_EXERCICE_
Lisez le texte ci-dessous et répondez aux questions suivantes.
1. De qui André Ayew est-il le fils ?
2. Pour quelle raison Suley Muntari a-t-il été perdu par l'équipe ?
3. Quel adversaire le Ghana a-t-il battu en demi-finale ?

═══ TEXTE ═══

Même si les coéquipiers de André Ayew, le fils de l’immense Abedi Pélé, ne soulèvent pas le trophée continental au soir du dimanche 31 janvier prochain, ils auront rempli leur contrat en amenant le Ghana en finale de cette 27ème Coupe d’Afrique des nations. En effet, beaucoup de gens, même des spécialistes du football avaient déjà vendu la peau des Blacks Stars, dont l’équipe, rajeunie à près de 90% avaient encore, comble de malheur, perdu, pour indiscipline Suley Muntari et pour blessures, des cadres de la trempe de Michael Essien, John Paintsil ou John Mensah.
Mais ces jeunes footballeurs qui étaient affublés du très peu flatteur qualificatif de «Baby» Blacks Stars finiront par se faire respecter au fil de la compétition, s’offrant même au passage, le pays organisateur de la CAN 2010 en quart de finale, avant de se payer la tête du géant nigérian, dans une demi-finale qui est loin d’être une référence en matière de beau jeu.

═══ DONNÉES FOURNIES ═══

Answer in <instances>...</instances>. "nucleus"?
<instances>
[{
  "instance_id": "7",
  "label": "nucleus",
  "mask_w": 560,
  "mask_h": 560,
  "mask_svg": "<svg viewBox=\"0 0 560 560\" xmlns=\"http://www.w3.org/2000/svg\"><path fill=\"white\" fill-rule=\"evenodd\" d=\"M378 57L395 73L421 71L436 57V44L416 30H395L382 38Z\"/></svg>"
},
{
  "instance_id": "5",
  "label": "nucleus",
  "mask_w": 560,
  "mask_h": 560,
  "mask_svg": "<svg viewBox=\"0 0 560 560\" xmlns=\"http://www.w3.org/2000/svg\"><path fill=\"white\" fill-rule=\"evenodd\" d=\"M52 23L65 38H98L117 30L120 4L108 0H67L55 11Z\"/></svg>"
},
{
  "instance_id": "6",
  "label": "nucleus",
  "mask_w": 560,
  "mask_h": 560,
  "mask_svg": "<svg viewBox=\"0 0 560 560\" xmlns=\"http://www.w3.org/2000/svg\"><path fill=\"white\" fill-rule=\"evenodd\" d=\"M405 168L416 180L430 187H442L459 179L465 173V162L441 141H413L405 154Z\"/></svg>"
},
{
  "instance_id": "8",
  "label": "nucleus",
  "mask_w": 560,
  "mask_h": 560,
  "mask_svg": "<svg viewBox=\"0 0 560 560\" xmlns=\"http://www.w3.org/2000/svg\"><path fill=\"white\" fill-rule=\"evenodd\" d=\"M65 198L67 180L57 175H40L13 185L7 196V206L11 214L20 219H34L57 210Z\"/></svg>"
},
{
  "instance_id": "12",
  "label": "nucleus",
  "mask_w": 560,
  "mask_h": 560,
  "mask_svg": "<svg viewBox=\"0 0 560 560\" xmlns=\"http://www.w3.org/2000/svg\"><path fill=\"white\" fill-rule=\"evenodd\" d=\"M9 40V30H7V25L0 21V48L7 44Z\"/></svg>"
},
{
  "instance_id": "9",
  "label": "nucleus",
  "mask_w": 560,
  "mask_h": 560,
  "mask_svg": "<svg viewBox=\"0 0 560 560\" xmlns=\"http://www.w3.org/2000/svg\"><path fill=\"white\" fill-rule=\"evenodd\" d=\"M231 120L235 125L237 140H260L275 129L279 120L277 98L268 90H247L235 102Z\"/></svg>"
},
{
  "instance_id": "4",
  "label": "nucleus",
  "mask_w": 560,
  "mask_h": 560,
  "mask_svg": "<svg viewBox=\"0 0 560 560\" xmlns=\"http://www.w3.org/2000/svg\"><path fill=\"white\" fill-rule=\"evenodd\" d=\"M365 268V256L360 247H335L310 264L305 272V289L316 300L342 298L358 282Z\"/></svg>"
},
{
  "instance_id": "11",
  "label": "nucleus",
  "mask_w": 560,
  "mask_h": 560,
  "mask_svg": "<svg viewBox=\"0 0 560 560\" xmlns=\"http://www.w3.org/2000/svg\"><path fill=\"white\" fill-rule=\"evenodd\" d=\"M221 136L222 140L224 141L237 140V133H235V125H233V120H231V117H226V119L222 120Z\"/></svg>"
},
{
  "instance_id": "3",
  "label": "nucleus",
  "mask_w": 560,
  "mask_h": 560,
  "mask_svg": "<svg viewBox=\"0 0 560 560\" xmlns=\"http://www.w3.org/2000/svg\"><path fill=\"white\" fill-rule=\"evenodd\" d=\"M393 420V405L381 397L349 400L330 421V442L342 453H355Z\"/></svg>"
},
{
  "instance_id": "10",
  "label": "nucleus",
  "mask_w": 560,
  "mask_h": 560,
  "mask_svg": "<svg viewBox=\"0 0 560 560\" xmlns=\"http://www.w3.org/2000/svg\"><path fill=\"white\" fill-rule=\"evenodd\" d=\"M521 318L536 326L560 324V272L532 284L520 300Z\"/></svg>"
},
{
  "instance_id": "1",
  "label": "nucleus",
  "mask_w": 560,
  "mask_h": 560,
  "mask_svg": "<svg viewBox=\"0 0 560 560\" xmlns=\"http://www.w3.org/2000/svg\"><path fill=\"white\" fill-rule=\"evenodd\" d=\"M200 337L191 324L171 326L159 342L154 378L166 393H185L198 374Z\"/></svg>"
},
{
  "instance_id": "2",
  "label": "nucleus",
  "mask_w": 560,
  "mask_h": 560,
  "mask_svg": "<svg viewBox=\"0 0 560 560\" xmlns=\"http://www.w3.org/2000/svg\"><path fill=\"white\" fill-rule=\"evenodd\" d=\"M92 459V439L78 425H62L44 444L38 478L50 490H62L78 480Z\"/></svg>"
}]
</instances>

═══

_RÉPONSE_
1. Il est le fils d'Abedi Pélé.
2. Il a été perdu pour indiscipline.
3. Le Ghana a battu le Nigeria.